Australia: Amendments to Community and Strata Titles legislation in South Australia

Property Update - Spring 2013
Last Updated: 3 November 2013
Article by John Kavanagh

On 12 April 2013 the Statutes Amendment (Community and Strata Titles) Act, 2012 (SA) was passed. The Act amends both the Community Titles Act, 1996 (SA) and the Strata Titles Act, 1988 (SA). It was partially commenced on 18 July 2013 with the remainder to commence on 28 October 2013.

This amending Act aims to provide further protection for consumers who buy into or own units in strata and community titled developments. The amendments impose greater pre-contractual and contractual disclosure obligations for body corporate management contracts, restrictions on the duration of those contracts, better disclosure of conflicts of interest and commissions and a penalty notice system for by-laws and articles breaches.

Key features of the reforms

Fiduciary Duty

One of the most significant amendments is that a developer must now not act in conflict of interest and make secret profits. This is consistent with the New South Wales Supreme Court decision of Community Association D.P. No. 2700180 v Arrow Asset Management Pty Ltd [2007] NSWCA 527 (30 May 2007). The amendment provides that a developer stands in a fiduciary relationship with the community corporation or proposed community corporation of the development.

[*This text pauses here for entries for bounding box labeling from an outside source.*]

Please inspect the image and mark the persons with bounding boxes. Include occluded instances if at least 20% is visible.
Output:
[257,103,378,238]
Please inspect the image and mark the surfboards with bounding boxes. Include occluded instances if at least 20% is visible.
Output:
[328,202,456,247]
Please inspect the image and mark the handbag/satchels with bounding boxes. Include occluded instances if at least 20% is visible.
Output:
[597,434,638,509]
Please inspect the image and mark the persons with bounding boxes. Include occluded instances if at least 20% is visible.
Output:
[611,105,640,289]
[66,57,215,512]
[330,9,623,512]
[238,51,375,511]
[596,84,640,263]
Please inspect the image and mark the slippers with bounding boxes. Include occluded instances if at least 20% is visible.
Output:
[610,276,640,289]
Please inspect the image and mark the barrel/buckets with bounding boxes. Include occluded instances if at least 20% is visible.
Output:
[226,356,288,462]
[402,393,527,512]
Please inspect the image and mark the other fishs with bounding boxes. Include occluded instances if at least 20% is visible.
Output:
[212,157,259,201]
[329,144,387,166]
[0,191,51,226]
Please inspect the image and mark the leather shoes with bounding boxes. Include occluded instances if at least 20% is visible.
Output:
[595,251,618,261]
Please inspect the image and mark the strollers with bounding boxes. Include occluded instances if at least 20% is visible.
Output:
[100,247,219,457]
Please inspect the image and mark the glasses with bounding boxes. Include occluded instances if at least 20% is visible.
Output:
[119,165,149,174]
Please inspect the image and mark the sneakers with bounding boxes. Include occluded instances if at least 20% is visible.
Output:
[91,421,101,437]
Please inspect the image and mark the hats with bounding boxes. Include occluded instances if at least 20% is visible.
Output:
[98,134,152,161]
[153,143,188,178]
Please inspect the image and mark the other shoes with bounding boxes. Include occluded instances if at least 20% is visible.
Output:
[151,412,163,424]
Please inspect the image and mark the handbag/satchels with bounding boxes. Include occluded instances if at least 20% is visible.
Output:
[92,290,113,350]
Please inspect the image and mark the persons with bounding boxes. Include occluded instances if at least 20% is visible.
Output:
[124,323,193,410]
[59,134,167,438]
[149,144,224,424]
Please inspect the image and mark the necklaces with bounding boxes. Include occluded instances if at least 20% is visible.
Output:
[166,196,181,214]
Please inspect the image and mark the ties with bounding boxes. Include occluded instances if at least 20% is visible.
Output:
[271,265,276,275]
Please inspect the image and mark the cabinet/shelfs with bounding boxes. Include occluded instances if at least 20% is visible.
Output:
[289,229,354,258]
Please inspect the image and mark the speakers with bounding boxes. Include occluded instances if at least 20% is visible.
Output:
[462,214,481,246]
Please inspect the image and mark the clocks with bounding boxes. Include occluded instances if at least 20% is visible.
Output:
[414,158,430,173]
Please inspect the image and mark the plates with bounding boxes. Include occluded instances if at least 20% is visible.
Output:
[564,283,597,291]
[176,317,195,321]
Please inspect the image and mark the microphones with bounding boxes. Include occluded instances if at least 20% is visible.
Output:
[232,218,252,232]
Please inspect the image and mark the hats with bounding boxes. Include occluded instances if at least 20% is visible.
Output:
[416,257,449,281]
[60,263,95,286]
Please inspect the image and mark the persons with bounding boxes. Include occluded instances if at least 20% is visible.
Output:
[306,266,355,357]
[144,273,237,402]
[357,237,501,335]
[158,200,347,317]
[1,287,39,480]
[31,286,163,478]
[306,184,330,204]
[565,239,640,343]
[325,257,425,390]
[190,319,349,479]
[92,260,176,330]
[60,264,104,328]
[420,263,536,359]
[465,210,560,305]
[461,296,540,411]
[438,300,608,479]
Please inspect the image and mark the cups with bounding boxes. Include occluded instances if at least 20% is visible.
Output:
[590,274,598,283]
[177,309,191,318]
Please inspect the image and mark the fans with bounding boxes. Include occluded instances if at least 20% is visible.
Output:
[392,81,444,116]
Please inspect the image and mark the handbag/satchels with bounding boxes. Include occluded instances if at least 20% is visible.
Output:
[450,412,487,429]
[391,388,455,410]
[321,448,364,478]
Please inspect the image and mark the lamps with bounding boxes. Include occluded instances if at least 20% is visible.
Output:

In addition, during the developer control period, the developer must exercise reasonable skill, care and diligence and act in the best interests of the corporation when delegating powers to a body corporate manager or entering into a contract for services. Further, the Court has the power to amend or terminate any agreement or contract between a body corporate manager and a developer or associate of either if it involves a breach of fiduciary obligations or other obligations under the legislation.

Right to terminate contract with body corporate

Generally, a developer appoints the body corporate manager shortly after deposit of the plan. In some cases developers have sold management rights to a body corporate manager for long periods. To avoid situations like this, the new legislation provides that after an initial 12 months, owners have the ability to terminate a contract with a body corporate manager on 28 days' notice.

Compulsory insurance

Commercial body corporates will now be required to obtain professional indemnity insurance.

Body Corporate disclosure obligations

The amendments specify what must be included in a body corporate management contract. The contract must also be available for inspection by owners for five clear days before a vote is taken to appoint a body corporate manager. If requested, the body corporate also must provide unit owners or prospective owners with a copy of the professional indemnity insurance within three days.

Penalty for breach of by-laws

The Act raises the maximum penalty for a breach of a by-law from $500 to $2,000 for businesses.

Penalty notice system

A corporation will be able to issue a notice requiring a member or occupier to comply with a by-law within a specified time and warning that if this is not done, a penalty will be incurred. If the recipient does not comply, they will be issued a penalty notice. The recipient can either pay the penalty or apply to the Magistrates Court within 60 days for an order that a penalty is not payable. An unpaid penalty is recoverable by the corporation upon the sale of the owner's lot.

Access to information

All owners will be entitled to inspect records held by the body corporate within three business days of a written request. Further, the corporation will be required to send copies of the bank statements of each quarter to any owner who requests them. In the case of a community corporation, accounts of the previous financial year must be presented at each annual general meeting.

Duty of disclosure

A delegate of a community corporation who has a direct or indirect pecuniary interest in a matter in which they propose to perform delegated functions or powers, must disclose the nature of the interest, in writing, to the corporation. Failing to disclose may incur a maximum penalty of $15,000.

Special resolution

Special resolutions are required for decisions like changing the by-laws, giving permission for substantial alterations to the buildings or taking out insurance over and above that required by law. The amendments impact the two Acts because a special resolution will not pass if at least 25% of units vote against it. If there are three lots, the resolution will not pass if one lot owner does not agree.

Buyer protections

Deposits for 'off-the-plan' sales to be held on trust

Developers who sell 'off-the-plan' are now required to pay deposits into a solicitor, conveyancer or town agent trust account to be held until the plan is deposited and the lots created. This is intended to protect buyers as the developer cannot spend the deposit and leave the buyer exposed if the development does not proceed.

Right to Rescind

The Act provides that buyers have the right to end a contract of sale and recover the deposit if the developer has not lodged plans with the council within the agreed time limit. If there is no agreement regarding a time limit, a default limit of six months will apply. This is intended to discourage developers from marketing properties before the plans have been lodged with council and approval granted.

Appropriate Court

Applications to cancel or amend a strata or community plan are to be heard in the Environment, Resources and Development Court (ERD Court) rather than the District or Supreme Courts. This is because applications to the ERD Court are cheaper and the ERD Court is practised in dealing with applications of a planning nature.

The content of this article is intended to provide a general guide to the subject matter. Specialist advice should be sought about your specific circumstances.